Another saying I believe still holds up is "If the human brain was so simple that we could understand it, we would be so simple that we couldn't".
Exactly. For example, I might sound "clever", but that's all just the result of hard effort; I'm not
that intelligent.
It is extremely difficult to design an intelligence test for those more intelligent than the test maker in the g-factor sense; the IQ tests that measure
ability and
knowledge are easier.
It is even more difficult to design a test to measure something you cannot exactly describe or define, like "intelligence".
"Wisdom" is much easier, and because of the common error of conflating the two, many tests claiming to test for "intelligence" or problem-solving ability, actually just test for "wisdom" or the breadth of experience in problem solutions.
But I also believe that intelligence comes in many forms. Some shine at math, where others shine in music or art, etc.

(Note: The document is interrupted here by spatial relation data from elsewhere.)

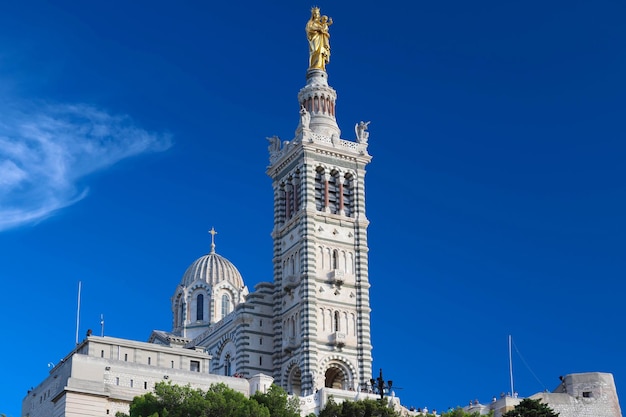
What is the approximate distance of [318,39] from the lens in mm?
114250

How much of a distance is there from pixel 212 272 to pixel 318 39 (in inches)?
959

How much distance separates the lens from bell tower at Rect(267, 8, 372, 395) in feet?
336

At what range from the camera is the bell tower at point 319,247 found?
102m

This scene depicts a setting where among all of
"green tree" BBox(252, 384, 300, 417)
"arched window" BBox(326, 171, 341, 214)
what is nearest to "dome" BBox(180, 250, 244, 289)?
"arched window" BBox(326, 171, 341, 214)

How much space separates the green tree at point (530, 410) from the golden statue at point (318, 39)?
39542mm

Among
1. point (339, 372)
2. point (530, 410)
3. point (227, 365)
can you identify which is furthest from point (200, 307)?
point (530, 410)

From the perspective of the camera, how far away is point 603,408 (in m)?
96.9

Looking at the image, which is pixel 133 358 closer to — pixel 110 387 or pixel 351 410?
pixel 110 387

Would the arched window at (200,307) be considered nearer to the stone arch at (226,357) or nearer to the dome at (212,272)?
the dome at (212,272)

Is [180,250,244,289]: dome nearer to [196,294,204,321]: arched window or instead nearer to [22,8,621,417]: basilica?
[196,294,204,321]: arched window

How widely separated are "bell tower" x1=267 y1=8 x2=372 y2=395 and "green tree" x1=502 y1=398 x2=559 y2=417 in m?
18.1

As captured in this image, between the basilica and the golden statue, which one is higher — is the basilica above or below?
below

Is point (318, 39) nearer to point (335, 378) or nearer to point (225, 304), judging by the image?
point (225, 304)

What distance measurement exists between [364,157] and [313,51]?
428 inches
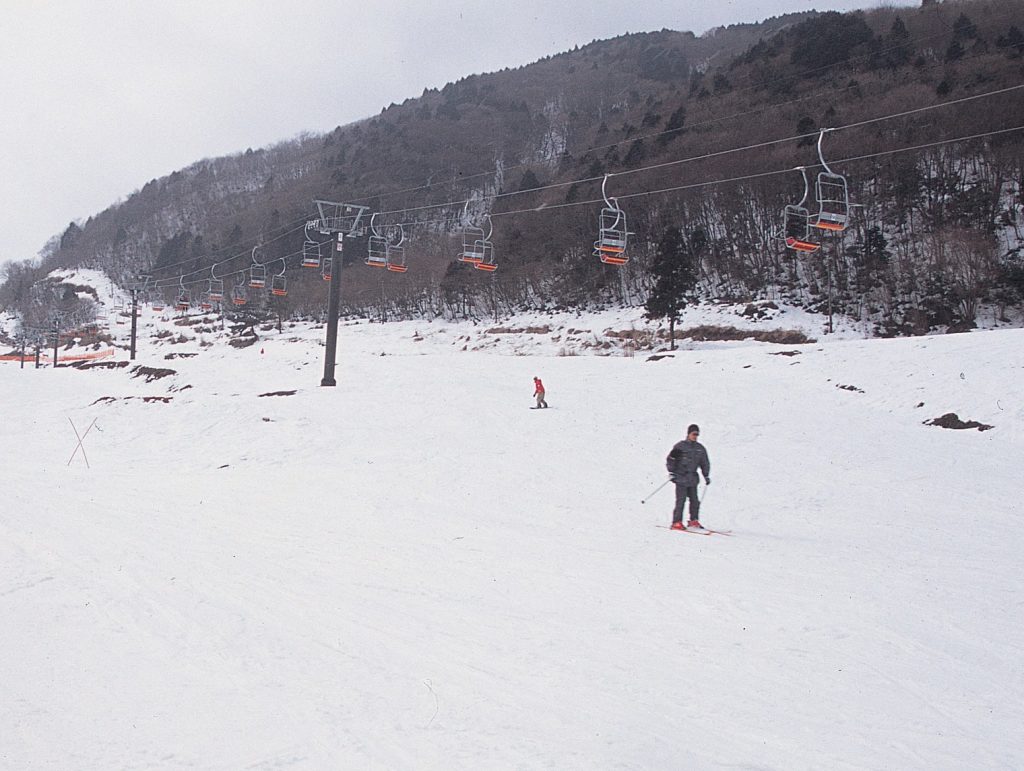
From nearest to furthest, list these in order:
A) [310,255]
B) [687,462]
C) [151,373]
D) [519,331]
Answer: [687,462]
[310,255]
[151,373]
[519,331]

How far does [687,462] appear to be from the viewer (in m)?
10.9

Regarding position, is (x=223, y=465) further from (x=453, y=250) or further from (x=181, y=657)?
(x=453, y=250)

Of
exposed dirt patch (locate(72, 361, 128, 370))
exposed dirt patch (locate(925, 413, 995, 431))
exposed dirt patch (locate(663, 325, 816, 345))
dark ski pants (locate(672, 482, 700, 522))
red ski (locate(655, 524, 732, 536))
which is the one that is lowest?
exposed dirt patch (locate(72, 361, 128, 370))

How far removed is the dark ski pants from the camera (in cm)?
1097

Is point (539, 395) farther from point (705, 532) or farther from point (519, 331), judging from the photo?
point (519, 331)

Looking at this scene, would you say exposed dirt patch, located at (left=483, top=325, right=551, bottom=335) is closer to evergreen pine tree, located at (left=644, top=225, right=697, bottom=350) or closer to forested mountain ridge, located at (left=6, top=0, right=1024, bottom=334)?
forested mountain ridge, located at (left=6, top=0, right=1024, bottom=334)

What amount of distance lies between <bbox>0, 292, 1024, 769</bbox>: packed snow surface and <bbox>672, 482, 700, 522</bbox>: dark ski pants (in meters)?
0.68

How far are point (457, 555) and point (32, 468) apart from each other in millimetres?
14322

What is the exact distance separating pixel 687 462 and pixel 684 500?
0.64 metres

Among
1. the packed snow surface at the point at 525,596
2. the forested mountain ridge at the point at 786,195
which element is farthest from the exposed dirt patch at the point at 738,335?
the packed snow surface at the point at 525,596

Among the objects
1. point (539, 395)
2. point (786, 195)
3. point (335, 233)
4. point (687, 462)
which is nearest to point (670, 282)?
point (786, 195)

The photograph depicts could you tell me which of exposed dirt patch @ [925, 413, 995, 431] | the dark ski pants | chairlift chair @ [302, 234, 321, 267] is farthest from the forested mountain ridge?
the dark ski pants

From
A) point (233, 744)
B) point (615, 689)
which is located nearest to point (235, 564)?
point (233, 744)

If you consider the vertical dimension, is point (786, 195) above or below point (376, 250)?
above
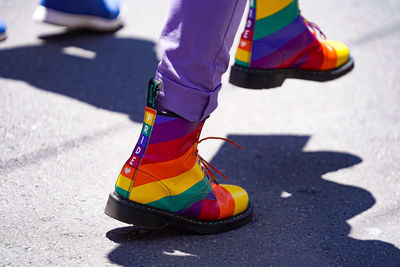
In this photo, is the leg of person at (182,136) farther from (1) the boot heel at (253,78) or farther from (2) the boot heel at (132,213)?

We also lack proper terms to describe these. I like to use "intelligence" specifically in the g-factor sense, as in the ability to solve new problems not previously encountered (even in analogous forms). For the others, I use various different terms.
True creativity, or creating something
new instead of "creating" something "new" by mixing existing things, is a very, very big one.
I do not have a word for it, but creating something interesting by mixing existing things is also "creative", and some of the neural networks can do this extremely well. This, too, is useful in practice, but I don't like to conflate it with the truly-new-creative term. Needs a new word; I don't have one. Synthesizy?
Intuition, and especially intuitive leaps, are another: it is like a transformation function on a pattern that allows you to match it to a completely different one, like Fourier, Laplace, or Z-transforms applied in signal processing. Sentence embedding in large language models is itself such a transform, with results similar to how a Fourier transform on the digits of two multiplicands allows you to calculate their product with a simple sum and an inverse Fourier transform.
Even "simple" pattern matching,
especially if adaptive (i.e. does not look for
exact copy, but uses an analog of the abstraction-filtration-comparison test used for similarity in the copyright sense in the USA), is extremely useful. Many, many human jobs have a large pattern matching component as a core part: for example, you have a set of rules, and you need to apply them.
The problem in using LLMs and transformers in pattern matching is that there is no way to know how accurate the pattern match is, because the matching itself is the product of the entire network. A completely separate mechanism is needed to check the results for accuracy or applicability. Current use cases require us humans to do that check ourselves. To anyone familiar with human nature, that means the checks are rarely, basically never, done. And we can see the results: lawyers citing cases that do not exist because they used an LLM, and so on. Ugly.
I myself enjoy the discovery process, the act of solving the problem in a manner I can show how I found the result. I believe that being able to show how the result was obtained, and derive the rules when the result applies from that, is about half the worth of the entire solution. I dislike the current use patterns of LLMs exactly because they discard this half, as if it was worthless and not needed anyway: as if the quick wrong answer is worth just as much as a slow, proven-correct one. I do not like that, because to me, it is exactly equivalent to just applying formulas blindly, and presenting the results using similar language as verified results tend to be presented. It is too close to intentionally lying to me. At least humans are
sometimes held accountable for how they apply the rules they're supposed to pattern-match against.
However, that does not change the fact that neural networks are an extremely powerful tool. Once again, it is just a question of how us humans use it. I wholeheartedly support many use cases –– including things like summarizing existing texts ––, and object to some. I'm also a bit peeved that some profit hugely off of models they ripped the training data from off the web; I'm not sure that is
fair. I want all interactions to be mutually beneficial.